The past few weeks have seen stormy weather across Wales and one important lesson we have learned is that the Welsh Government cannot continue to pass the buck to councils when it comes to sea and flood defences.

From the flooding across our communities to pollution, climate and ecological breakdown are affecting us all.

Storm Arwen and Storm Barra have wreaked havoc along the northern coastline, with the impacted communities feeling forgotten about by Westminster and Cardiff Bay.


Wind gusts of 81mph (130km/h) were recorded last Saturday, leaving 30,000 people without power at one point in Wales. For most people, the north was only mentioned because of the cancellations of episodes of “I’m a Celebrity... Get Me Out of Here”, which is once again taking place at Gwrych Castle in Conwy County. What people do not realise is that along the Conwy coast there was a wide range of irreparable damage.

In my local town of Llanfairfechan, our coastal path has finally broken. On October 6th, there were a number of gaping cracks in the seawall and coastal path. Residents were understandably worried, and the council started to make some noise to try and look into the issue.

On November 30th, it was decided that urgent repair work would be carried out by the council at the Llanfairfechan coastal path, costing Conwy Council £275K. While Conwy is not responsible for the area of the coastal path, the public right of way was badly cracked and damaged in a storm on October 5th, causing a breach in the sea wall.
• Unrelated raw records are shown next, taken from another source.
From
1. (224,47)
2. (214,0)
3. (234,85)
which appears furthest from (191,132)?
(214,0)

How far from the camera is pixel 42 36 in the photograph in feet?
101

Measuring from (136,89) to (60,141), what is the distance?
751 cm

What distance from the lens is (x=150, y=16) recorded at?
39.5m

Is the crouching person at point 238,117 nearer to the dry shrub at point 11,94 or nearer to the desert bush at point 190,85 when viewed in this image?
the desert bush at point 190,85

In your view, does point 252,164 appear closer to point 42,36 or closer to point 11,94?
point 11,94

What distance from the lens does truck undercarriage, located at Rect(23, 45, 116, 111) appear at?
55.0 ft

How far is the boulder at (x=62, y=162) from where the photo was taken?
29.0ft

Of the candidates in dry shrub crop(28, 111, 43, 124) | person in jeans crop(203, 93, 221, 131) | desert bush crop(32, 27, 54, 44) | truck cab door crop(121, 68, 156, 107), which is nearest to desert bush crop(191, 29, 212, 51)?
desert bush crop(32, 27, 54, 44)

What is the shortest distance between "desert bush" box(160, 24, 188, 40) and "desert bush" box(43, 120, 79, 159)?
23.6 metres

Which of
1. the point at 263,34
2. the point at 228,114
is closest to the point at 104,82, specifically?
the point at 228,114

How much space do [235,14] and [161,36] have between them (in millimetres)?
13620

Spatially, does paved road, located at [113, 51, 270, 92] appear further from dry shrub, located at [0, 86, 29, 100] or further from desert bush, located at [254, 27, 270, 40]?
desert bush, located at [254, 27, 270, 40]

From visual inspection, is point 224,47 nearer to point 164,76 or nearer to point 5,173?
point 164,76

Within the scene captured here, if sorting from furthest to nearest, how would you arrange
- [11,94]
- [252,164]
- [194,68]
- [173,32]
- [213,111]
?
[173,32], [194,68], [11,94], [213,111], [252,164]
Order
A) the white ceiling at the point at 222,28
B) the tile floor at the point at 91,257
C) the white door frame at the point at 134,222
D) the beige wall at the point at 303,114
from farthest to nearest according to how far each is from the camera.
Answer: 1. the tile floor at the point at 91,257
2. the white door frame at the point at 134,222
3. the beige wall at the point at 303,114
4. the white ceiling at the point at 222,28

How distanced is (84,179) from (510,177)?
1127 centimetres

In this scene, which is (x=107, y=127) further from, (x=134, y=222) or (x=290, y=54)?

The owner of this part of the path near West Shore Road is unknown, and the land is unregistered, meaning it’s difficult to recover the costs. The council opted rightly to carry out the repairs and council officers would try to trace the landowners and attempt to recover the cost. It was acknowledged that if the work was not carried out, the size of the breach will worsen, increasing the cost of the repair work and threatening the Holyhead railway line and the A55.

Just under 2 months later, the arrival of Storm Barra and the slow departure of Storm Arwen caused the coastal flood defences to collapse. The weakened sea defences have crumbled and parts of the promenade have been closed off,before the council could even start to do any work. Most people feel that the council took too long to take action. Conwy Council are seeking funding from the Welsh Government to improve the coastal flood defences around the county coastline to face the challenge of climate change and future sea level rise.

There lies a major issue. With our county councils underfunded by a Welsh Government who refuse to devolve basic necessary powers to local government, how do we put power in the hands of local communities?

How can the Welsh Government, who are supposedly leading the fight on climate change policy, not give local councils the money to protect people from natural disasters? County councils are one step closer to our local communities, and beyond the south there is a view that funding will only be used closer to Cardiff.

It is a shame the Welsh Government are willing to turn a blind eye on funding flood and coastal defences while carrying on with vanity projects. This is leading to people losing faith in our councils and our Senedd, which I can understand.

Climate change is a postcode lottery, with some areas bearing the brunt of the elements. Time is running out to rebuild our flood and coastal defences as well as community trust.